INSTRUCTION – Convert the lines from the one containing "Considering the scene" through the one containing "Answer: 540" into a JSON list of strings, one string per line, with blank lines omitted.

Scene-based reasoning records –

================

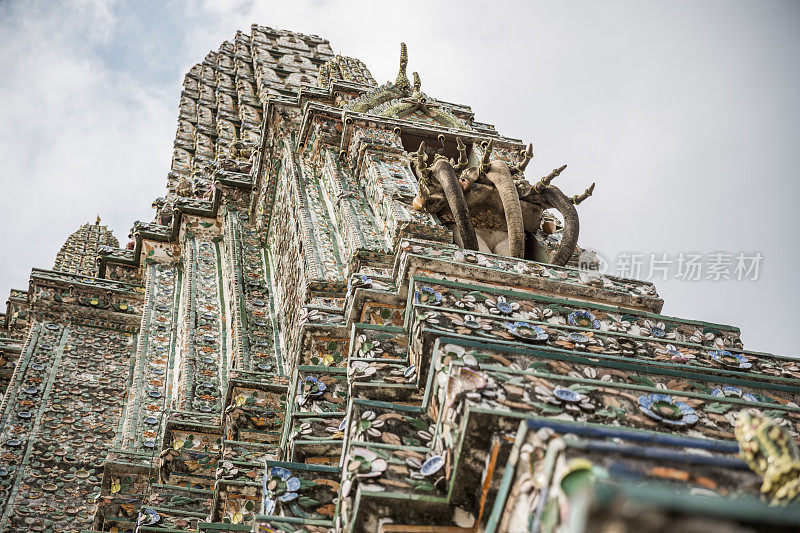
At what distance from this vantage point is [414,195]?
9836 millimetres

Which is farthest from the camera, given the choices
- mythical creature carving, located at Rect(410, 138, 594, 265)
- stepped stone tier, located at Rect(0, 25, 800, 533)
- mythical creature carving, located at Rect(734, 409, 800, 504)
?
mythical creature carving, located at Rect(410, 138, 594, 265)

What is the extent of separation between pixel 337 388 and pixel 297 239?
4509mm

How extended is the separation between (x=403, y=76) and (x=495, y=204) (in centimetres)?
500

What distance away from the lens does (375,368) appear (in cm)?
515

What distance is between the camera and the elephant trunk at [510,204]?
856cm

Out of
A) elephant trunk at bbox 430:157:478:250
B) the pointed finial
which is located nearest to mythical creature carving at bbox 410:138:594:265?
elephant trunk at bbox 430:157:478:250

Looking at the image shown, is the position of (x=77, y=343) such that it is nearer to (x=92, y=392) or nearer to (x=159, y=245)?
(x=92, y=392)

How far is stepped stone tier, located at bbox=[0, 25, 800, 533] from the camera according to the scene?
3031 millimetres

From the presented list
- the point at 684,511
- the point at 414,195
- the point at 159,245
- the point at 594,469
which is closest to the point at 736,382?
the point at 594,469

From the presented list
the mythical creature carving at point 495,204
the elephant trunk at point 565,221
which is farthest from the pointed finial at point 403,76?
the elephant trunk at point 565,221

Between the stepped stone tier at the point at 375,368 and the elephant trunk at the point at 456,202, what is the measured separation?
1.5 inches

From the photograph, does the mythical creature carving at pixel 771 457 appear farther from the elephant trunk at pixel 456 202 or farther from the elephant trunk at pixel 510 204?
the elephant trunk at pixel 456 202

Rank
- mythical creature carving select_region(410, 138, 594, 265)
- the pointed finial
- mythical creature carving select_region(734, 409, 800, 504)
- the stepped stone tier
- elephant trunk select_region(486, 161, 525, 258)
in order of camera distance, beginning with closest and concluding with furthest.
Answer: mythical creature carving select_region(734, 409, 800, 504), the stepped stone tier, elephant trunk select_region(486, 161, 525, 258), mythical creature carving select_region(410, 138, 594, 265), the pointed finial

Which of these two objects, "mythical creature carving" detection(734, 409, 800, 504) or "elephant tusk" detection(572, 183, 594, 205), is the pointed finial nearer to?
"elephant tusk" detection(572, 183, 594, 205)
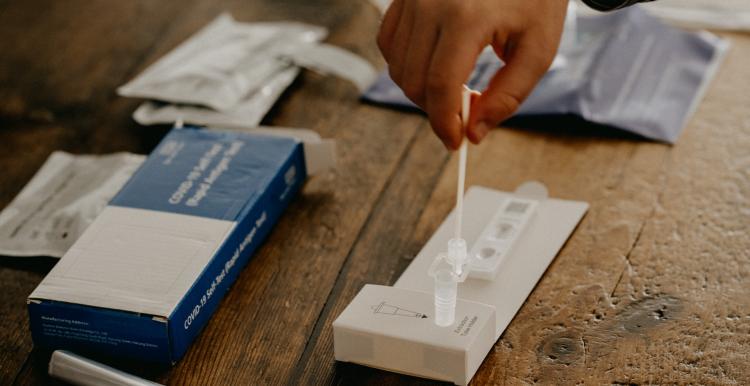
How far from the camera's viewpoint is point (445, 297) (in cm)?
64

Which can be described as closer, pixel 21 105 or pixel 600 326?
pixel 600 326

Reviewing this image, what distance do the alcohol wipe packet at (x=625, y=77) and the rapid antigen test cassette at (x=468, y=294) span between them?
16 cm

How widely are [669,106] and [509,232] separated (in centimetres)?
33

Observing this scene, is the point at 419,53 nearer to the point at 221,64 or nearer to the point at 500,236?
the point at 500,236

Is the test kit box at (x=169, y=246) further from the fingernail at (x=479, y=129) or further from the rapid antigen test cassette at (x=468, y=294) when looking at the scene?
the fingernail at (x=479, y=129)

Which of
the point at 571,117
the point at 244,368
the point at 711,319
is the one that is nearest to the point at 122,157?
the point at 244,368

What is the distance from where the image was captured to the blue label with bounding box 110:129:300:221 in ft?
2.57

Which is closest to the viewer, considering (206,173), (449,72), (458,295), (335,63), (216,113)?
(449,72)

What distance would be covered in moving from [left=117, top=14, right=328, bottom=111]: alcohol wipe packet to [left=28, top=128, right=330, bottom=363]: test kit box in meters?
0.14

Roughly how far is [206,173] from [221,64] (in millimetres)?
280

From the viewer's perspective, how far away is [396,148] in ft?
3.20

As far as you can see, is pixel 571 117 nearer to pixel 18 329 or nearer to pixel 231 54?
pixel 231 54

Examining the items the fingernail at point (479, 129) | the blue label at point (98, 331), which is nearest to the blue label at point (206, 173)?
the blue label at point (98, 331)

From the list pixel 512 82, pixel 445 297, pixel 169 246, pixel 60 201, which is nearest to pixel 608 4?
pixel 512 82
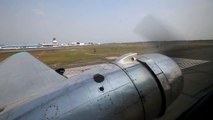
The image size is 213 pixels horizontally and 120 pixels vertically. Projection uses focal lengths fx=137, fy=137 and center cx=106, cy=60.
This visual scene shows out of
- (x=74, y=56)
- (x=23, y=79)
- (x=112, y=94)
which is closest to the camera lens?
(x=112, y=94)

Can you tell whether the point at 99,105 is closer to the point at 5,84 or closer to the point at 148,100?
the point at 148,100

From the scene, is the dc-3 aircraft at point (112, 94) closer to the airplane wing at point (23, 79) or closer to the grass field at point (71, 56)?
the airplane wing at point (23, 79)

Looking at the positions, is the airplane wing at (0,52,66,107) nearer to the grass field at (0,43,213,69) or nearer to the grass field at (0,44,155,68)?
the grass field at (0,43,213,69)

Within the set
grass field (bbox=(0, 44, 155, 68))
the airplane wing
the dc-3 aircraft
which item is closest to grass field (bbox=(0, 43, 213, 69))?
grass field (bbox=(0, 44, 155, 68))

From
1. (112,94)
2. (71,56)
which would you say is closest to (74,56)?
(71,56)

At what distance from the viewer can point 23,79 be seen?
4.42 meters

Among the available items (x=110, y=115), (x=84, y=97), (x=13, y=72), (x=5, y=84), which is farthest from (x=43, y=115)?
(x=13, y=72)

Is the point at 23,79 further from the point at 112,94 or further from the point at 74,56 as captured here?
the point at 74,56

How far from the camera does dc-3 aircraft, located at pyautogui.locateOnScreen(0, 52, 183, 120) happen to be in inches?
68.4

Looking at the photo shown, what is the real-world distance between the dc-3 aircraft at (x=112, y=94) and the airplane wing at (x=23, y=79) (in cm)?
132

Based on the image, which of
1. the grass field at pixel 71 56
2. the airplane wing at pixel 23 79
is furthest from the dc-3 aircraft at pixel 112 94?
the grass field at pixel 71 56

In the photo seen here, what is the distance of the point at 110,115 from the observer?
5.95 feet

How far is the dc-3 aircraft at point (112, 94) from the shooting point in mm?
1736

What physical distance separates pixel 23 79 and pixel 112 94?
373 cm
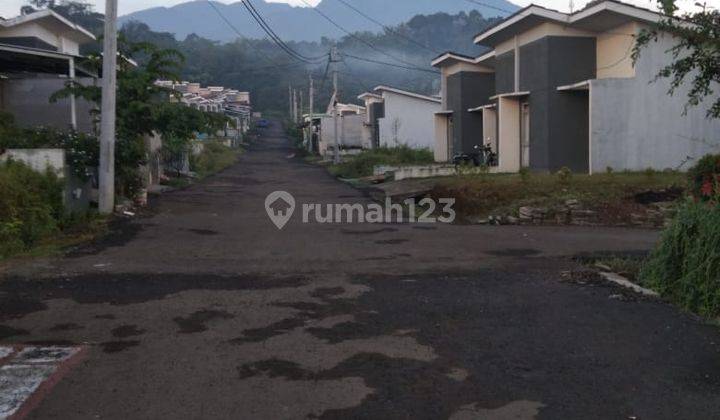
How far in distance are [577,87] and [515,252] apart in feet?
38.3

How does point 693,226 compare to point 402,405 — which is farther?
point 693,226

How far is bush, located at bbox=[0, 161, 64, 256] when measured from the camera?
37.9 ft

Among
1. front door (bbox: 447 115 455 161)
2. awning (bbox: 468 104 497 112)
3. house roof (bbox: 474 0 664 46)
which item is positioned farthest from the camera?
front door (bbox: 447 115 455 161)

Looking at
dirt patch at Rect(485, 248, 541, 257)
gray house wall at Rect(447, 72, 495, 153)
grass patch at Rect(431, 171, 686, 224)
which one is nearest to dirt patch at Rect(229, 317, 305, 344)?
dirt patch at Rect(485, 248, 541, 257)

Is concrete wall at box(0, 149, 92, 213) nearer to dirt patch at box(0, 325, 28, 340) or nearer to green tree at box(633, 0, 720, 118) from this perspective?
dirt patch at box(0, 325, 28, 340)

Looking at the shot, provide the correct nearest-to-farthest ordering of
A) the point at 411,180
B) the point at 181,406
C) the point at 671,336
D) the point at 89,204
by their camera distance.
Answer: the point at 181,406 → the point at 671,336 → the point at 89,204 → the point at 411,180

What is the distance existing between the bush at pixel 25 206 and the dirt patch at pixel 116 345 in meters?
5.37

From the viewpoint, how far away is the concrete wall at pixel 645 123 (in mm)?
21469

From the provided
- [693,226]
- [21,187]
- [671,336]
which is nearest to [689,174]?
[693,226]

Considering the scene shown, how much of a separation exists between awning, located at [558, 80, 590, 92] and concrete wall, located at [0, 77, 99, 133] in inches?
Answer: 540

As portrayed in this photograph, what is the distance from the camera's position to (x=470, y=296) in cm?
859

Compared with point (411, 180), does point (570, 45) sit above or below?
above

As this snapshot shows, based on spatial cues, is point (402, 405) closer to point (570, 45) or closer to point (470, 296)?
point (470, 296)

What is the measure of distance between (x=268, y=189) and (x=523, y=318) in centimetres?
2132
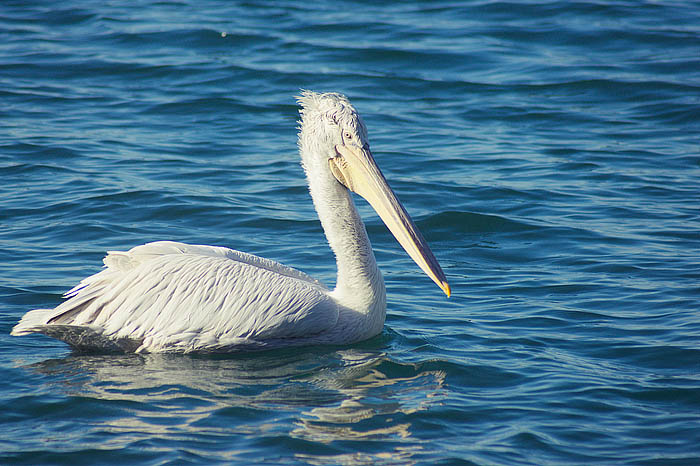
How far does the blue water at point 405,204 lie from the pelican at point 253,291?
0.14 meters

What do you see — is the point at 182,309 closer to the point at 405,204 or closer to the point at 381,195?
the point at 381,195

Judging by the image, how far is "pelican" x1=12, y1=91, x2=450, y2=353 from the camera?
15.5ft

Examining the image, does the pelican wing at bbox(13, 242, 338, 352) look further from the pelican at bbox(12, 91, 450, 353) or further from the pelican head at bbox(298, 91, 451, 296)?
the pelican head at bbox(298, 91, 451, 296)

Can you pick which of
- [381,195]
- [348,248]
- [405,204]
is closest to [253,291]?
[348,248]

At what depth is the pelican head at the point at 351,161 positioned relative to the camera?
4949 mm

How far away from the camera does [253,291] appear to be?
4750 mm

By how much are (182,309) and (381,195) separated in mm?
1194

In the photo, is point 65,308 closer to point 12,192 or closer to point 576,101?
point 12,192

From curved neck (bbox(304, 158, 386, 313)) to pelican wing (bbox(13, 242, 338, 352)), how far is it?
0.29 metres

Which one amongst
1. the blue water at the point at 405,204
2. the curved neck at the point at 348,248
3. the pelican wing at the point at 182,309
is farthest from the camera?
the curved neck at the point at 348,248

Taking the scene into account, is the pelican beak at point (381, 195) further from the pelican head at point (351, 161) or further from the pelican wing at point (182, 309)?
the pelican wing at point (182, 309)

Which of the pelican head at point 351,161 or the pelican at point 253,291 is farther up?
the pelican head at point 351,161

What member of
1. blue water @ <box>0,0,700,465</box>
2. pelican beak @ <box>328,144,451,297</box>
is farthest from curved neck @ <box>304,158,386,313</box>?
blue water @ <box>0,0,700,465</box>

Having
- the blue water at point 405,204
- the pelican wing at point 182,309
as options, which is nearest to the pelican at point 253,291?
the pelican wing at point 182,309
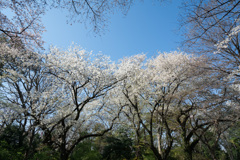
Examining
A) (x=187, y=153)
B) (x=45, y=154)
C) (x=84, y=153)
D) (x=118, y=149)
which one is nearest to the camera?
(x=45, y=154)

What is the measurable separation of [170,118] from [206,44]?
661 cm

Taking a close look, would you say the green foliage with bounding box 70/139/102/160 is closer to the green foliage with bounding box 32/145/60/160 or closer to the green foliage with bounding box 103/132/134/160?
the green foliage with bounding box 32/145/60/160

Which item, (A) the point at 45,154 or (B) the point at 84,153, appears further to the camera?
(B) the point at 84,153

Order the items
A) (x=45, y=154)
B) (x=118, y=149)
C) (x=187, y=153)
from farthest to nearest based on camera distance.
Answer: (x=118, y=149)
(x=187, y=153)
(x=45, y=154)

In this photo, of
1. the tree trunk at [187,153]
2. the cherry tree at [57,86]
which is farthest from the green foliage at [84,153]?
the tree trunk at [187,153]

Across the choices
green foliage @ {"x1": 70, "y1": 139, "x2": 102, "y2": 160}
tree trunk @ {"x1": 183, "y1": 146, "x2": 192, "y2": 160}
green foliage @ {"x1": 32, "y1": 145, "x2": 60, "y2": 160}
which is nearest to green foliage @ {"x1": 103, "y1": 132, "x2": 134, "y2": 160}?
green foliage @ {"x1": 70, "y1": 139, "x2": 102, "y2": 160}

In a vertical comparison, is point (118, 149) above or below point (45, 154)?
above

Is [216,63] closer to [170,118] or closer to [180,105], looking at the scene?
[180,105]

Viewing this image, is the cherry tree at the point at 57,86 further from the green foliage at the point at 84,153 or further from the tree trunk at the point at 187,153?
the tree trunk at the point at 187,153

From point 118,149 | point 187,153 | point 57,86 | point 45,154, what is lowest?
point 45,154

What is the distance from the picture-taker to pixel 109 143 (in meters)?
13.8

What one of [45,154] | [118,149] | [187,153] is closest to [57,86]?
[45,154]

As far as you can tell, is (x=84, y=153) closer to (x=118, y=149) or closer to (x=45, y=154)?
(x=45, y=154)

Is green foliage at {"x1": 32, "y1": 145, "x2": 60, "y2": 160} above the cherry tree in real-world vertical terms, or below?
below
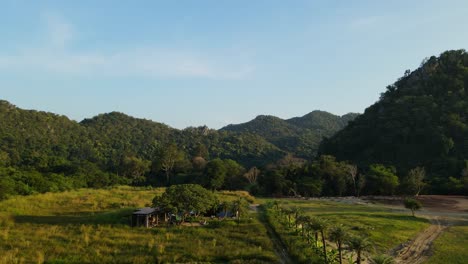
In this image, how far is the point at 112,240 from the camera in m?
27.4

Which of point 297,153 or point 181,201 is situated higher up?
point 297,153

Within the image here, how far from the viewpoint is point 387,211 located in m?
48.5

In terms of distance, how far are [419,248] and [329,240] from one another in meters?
7.84

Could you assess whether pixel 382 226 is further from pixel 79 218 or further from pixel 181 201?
pixel 79 218

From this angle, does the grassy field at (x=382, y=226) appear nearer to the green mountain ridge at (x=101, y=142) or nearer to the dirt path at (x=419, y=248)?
the dirt path at (x=419, y=248)

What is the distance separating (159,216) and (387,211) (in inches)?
1172

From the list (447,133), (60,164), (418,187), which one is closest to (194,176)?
(60,164)

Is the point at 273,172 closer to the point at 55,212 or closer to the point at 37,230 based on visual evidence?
the point at 55,212

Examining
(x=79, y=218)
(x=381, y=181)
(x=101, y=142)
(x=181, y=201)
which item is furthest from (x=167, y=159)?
(x=181, y=201)

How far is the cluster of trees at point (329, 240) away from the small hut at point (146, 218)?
12140 mm

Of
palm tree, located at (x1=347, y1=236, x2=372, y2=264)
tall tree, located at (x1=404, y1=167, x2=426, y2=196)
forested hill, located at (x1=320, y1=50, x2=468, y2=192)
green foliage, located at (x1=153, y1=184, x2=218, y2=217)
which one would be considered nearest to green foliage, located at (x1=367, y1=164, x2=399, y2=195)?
tall tree, located at (x1=404, y1=167, x2=426, y2=196)

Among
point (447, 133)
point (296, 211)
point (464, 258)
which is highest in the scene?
point (447, 133)

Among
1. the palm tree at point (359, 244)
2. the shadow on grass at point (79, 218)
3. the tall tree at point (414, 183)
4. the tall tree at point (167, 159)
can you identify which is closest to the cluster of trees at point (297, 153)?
the tall tree at point (414, 183)

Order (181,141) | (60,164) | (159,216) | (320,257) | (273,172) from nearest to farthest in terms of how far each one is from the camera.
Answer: (320,257), (159,216), (273,172), (60,164), (181,141)
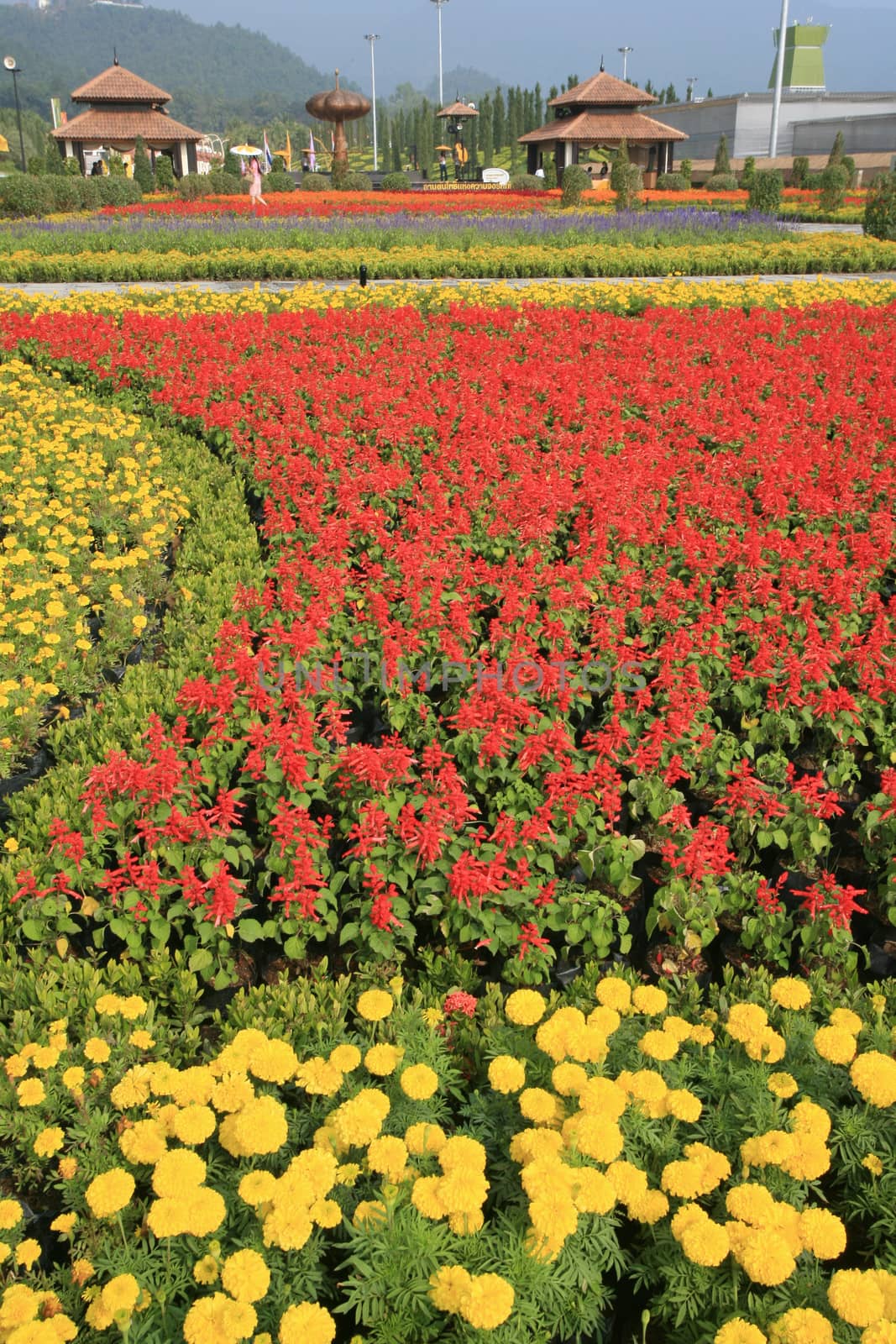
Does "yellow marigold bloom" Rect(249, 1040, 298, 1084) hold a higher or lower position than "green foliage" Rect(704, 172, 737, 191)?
lower

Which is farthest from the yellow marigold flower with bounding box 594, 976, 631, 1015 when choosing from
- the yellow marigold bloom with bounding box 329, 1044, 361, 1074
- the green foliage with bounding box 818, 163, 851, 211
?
the green foliage with bounding box 818, 163, 851, 211

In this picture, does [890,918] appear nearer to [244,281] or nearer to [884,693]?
[884,693]

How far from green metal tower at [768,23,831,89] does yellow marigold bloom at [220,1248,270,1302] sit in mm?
85425

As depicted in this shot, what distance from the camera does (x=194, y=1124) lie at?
91.5 inches

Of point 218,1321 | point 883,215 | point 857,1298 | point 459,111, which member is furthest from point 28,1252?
point 459,111

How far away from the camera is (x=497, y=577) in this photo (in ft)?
18.3

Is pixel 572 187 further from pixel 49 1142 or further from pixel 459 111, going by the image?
pixel 459 111

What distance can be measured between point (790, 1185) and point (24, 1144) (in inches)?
80.9

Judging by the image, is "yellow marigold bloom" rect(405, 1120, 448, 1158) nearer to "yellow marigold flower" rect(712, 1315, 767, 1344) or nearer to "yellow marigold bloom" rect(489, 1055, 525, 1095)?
"yellow marigold bloom" rect(489, 1055, 525, 1095)

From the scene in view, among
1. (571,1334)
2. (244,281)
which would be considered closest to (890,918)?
(571,1334)

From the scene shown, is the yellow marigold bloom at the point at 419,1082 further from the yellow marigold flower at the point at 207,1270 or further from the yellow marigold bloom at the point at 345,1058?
the yellow marigold flower at the point at 207,1270

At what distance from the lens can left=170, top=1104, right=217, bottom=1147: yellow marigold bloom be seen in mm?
2307

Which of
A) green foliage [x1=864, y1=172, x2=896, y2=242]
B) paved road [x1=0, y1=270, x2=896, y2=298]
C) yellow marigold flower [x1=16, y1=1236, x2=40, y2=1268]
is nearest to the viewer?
yellow marigold flower [x1=16, y1=1236, x2=40, y2=1268]

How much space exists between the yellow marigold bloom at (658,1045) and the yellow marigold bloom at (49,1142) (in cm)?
154
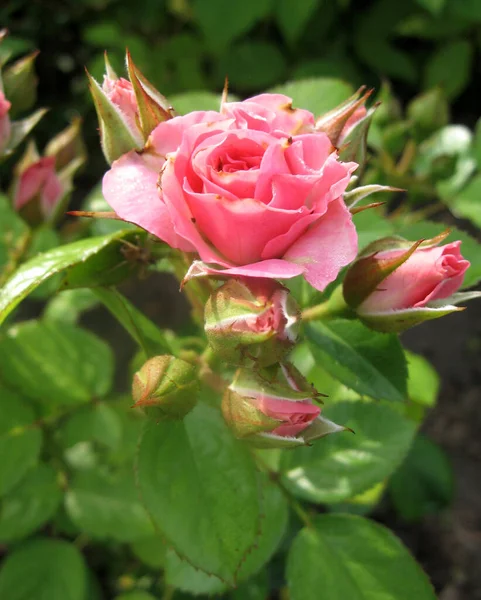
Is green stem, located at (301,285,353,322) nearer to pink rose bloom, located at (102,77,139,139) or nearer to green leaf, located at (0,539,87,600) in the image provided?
pink rose bloom, located at (102,77,139,139)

================

WRITTEN SOLUTION –
[
  "Considering the scene shown, how much of a separation exists between awning, located at [558, 80, 590, 92] and concrete wall, located at [0, 77, 99, 133] in inches?",
  "Answer: 540"
]